You want to aim for 1 gram of protein for every pound of body weight, so a 20-pound person would want to eat around 200 grams daily.
Split this up between the 4 to 5 meals you eat daily so your body can digest and use the highest amount of protein for each meal. Eating too much protein in one sitting can be useless because your body can only digest a certain amount.
Fats get a bad rap due to how dense they are in calories, but they are essential for hormone function and balance. Without the proper amount of fat in your diet, your testosterone levels will diminish, hindering your muscle growth.
Aim to get 20 to 30% of your daily calories from healthy fats.
Once you figure out the percentage of proteins and fats, you eat the rest of your diet comprised of carbohydrates.
Carbs also play a large part in hormone production, but most importantly, they are the primary fuel source to energize your workouts.
When you eat carbs, they break down into sugar or glycogen. Rough;y 80% of your workout is fueled by your glycogen stores.
What To Eat When Cutting
Protein helps you maintain your lean muscle during a cutting phase and will also help you stay and feel fuller longer.
You’ll want to aim for 1 gram of protein per pound of body weight; if you’re 180 pounds, you’ll want to eat 180 grams of protein per day.
Being on any calorie deficit for a prolonged period of time will hinder hormone production; one way of countering this is to eat enough fats throughout the day.
Fats will also help you not feel like a lazy piece of crap while dieting.
Aim for 1g/kg of fat per day
Carbs will give you the energy to work out at a high intensity, even while on a calorie deficit.
Aim to eat 2g/kg of carbs per day
In conclusion, the decision to bulk or cut first is highly personal, influenced by factors such as your current physique, fitness goals, lifestyle, and even your metabolic health. If you’re a leaner or a beginner to weight training, starting with a bulking phase could fuel muscle growth and strength gains. On the other hand, if you carry a higher percentage of body fat, cutting first may help you shed the excess before building lean muscle mass.
Remember, both processes require commitment, patience, and a carefully planned strategy that includes nutrition, effective workout routines, and ample rest. Your journey might require several bulking and cutting cycles to reach your desired physique.

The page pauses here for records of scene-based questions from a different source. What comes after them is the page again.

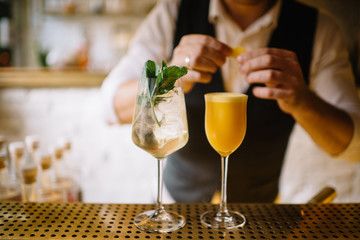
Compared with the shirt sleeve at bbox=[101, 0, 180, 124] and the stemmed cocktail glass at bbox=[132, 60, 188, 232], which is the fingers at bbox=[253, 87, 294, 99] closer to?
the stemmed cocktail glass at bbox=[132, 60, 188, 232]

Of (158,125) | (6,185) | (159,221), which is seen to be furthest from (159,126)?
(6,185)

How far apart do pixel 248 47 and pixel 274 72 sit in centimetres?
64

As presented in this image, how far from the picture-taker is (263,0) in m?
1.62

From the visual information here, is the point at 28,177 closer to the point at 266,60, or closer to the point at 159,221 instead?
the point at 159,221

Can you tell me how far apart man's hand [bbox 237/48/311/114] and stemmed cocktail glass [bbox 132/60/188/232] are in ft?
1.10

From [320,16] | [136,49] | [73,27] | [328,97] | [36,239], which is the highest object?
[73,27]

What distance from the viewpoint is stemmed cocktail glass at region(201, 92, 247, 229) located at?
867 millimetres

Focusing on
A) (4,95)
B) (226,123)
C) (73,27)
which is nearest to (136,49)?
(226,123)

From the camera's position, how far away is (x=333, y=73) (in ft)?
5.05

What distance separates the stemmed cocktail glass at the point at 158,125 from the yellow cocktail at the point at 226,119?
9 cm

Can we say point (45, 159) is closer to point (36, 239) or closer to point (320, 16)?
point (36, 239)

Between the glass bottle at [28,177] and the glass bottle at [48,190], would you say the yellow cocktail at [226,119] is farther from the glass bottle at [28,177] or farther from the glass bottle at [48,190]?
the glass bottle at [48,190]

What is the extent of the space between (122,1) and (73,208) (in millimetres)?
3628

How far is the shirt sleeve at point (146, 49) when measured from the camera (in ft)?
5.28
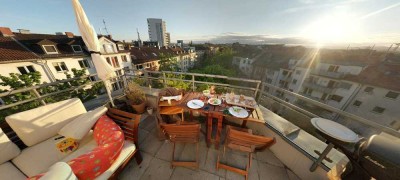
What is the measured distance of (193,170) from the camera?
82.4 inches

It’s also essential to seek advice from fitness professionals or a healthcare provider to ensure you’re making healthy choices.
Above all, listen to your body and prioritize its overall health. Whether you decide to bulk or cut first, the path to physical transformation should enhance your well-being, not compromise it. Your fitness journey is just that – a journey, not a destination. Embrace it with understanding, resilience, and consistency, and you will surely see the results you’re striving for.